Loop Until strNotes = ""
End Sub

mdmackillop
08-16-2006, 10:59 AM
Hi Grazzt
Welcome to VBAX
I don't see in your code where you're searching Excel and the result.
Can you post some sample data and your whole code? Use Manage Attachments in the Go Advanced section
Regards
MD

mdmackillop
08-16-2006, 11:59 AM
I tried this searching 30K lines of csv to return the line containing the search value. About 2.5 seconds

Option Explicit
Sub GetData()
Const ForReading = 1
Const TristateUseDefault = -2
Dim MyString As String
Dim fs, f, ts
Dim s As String
Dim i As Long, k As Long, x As Long
MyString = "Data299915"
Set fs = CreateObject("Scripting.FileSystemObject")
Set f = fs.GetFile("C:\AAA\MyData.csv")
Set ts = f.OpenAsTextStream(ForReading, TristateUseDefault)
s = ts.ReadAll
i = InStr(1, s, MyString)
For x = 1 To Len(s)
If Mid(s, x, 1) = vbCr Then
k = k + 1
If InStr(x, s, vbCr) > i Then
Exit For
End If
End If
Next x

MsgBox Split(s, vbCr)(k - 1)
ts.Close
End Sub

mdmackillop
08-16-2006, 12:18 PM
A bit quicker; about 0.5 sec

s = ts.ReadAll
i = InStr(1, s, MyString)
j = 0
For x = 1 To UBound(Split(s, vbCr))
j = InStr(j + 1, s, vbCr)
If j > i Then
Exit For
End If
k = k + 1
Next x
MsgBox Split(s, vbCr)(k)
ts.Close

grazzt
08-16-2006, 12:55 PM
Thanks for your help I will try and implement the code


As for the data it looks like this

Column A
Jon
Mary
Harry
.
.
.

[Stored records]

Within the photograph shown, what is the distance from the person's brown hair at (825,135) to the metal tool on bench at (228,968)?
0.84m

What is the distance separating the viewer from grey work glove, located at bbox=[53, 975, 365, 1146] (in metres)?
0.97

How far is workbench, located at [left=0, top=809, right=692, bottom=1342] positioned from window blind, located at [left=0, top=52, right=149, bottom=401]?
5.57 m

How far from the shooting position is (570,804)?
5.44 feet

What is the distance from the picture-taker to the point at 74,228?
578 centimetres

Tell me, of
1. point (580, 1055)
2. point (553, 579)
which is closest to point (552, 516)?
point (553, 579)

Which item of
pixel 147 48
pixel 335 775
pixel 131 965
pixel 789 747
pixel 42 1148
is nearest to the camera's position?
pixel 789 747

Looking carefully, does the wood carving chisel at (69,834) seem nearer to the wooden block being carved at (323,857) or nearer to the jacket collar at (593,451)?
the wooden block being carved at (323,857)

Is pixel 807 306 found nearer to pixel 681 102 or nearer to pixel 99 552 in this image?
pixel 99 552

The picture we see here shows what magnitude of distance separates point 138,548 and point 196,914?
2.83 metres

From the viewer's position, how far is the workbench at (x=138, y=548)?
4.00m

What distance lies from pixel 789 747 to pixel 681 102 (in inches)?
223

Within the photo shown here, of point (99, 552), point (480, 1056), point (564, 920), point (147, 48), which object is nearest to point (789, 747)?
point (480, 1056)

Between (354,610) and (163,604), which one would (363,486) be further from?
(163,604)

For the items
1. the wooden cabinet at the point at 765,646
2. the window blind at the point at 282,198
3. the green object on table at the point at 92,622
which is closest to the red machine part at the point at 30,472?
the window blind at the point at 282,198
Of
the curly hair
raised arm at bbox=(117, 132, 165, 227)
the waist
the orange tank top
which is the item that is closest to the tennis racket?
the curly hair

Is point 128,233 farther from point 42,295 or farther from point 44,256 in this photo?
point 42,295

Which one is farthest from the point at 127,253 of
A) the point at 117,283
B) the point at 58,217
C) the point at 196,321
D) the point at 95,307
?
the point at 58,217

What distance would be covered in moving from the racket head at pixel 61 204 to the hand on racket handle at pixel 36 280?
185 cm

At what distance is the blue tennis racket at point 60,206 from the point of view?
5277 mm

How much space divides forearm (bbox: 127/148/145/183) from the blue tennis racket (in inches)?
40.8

### JOB 1:
Transcribe the VBA forum thread above in full, keeping every character and line break unchanged.
### JOB 2:
Show each line of the records that contains the string "window". Treat case as significant when matching.

### EXERCISE RESPONSE 1:
Loop Until strNotes = ""
End Sub

mdmackillop
08-16-2006, 10:59 AM
Hi Grazzt
Welcome to VBAX
I don't see in your code where you're searching Excel and the result.
Can you post some sample data and your whole code? Use Manage Attachments in the Go Advanced section
Regards
MD

mdmackillop
08-16-2006, 11:59 AM
I tried this searching 30K lines of csv to return the line containing the search value. About 2.5 seconds

Option Explicit
Sub GetData()
Const ForReading = 1
Const TristateUseDefault = -2
Dim MyString As String
Dim fs, f, ts
Dim s As String
Dim i As Long, k As Long, x As Long
MyString = "Data299915"
Set fs = CreateObject("Scripting.FileSystemObject")
Set f = fs.GetFile("C:\AAA\MyData.csv")
Set ts = f.OpenAsTextStream(ForReading, TristateUseDefault)
s = ts.ReadAll
i = InStr(1, s, MyString)
For x = 1 To Len(s)
If Mid(s, x, 1) = vbCr Then
k = k + 1
If InStr(x, s, vbCr) > i Then
Exit For
End If
End If
Next x

MsgBox Split(s, vbCr)(k - 1)
ts.Close
End Sub

mdmackillop
08-16-2006, 12:18 PM
A bit quicker; about 0.5 sec

s = ts.ReadAll
i = InStr(1, s, MyString)
j = 0
For x = 1 To UBound(Split(s, vbCr))
j = InStr(j + 1, s, vbCr)
If j > i Then
Exit For
End If
k = k + 1
Next x
MsgBox Split(s, vbCr)(k)
ts.Close

grazzt
08-16-2006, 12:55 PM
Thanks for your help I will try and implement the code


As for the data it looks like this

Column A
Jon
Mary
Harry
.
.
.

### EXERCISE RESPONSE 2:
How far is workbench, located at [left=0, top=809, right=692, bottom=1342] positioned from window blind, located at [left=0, top=52, right=149, bottom=401]?
2. the window blind at the point at 282,198
the window blind at the point at 282,198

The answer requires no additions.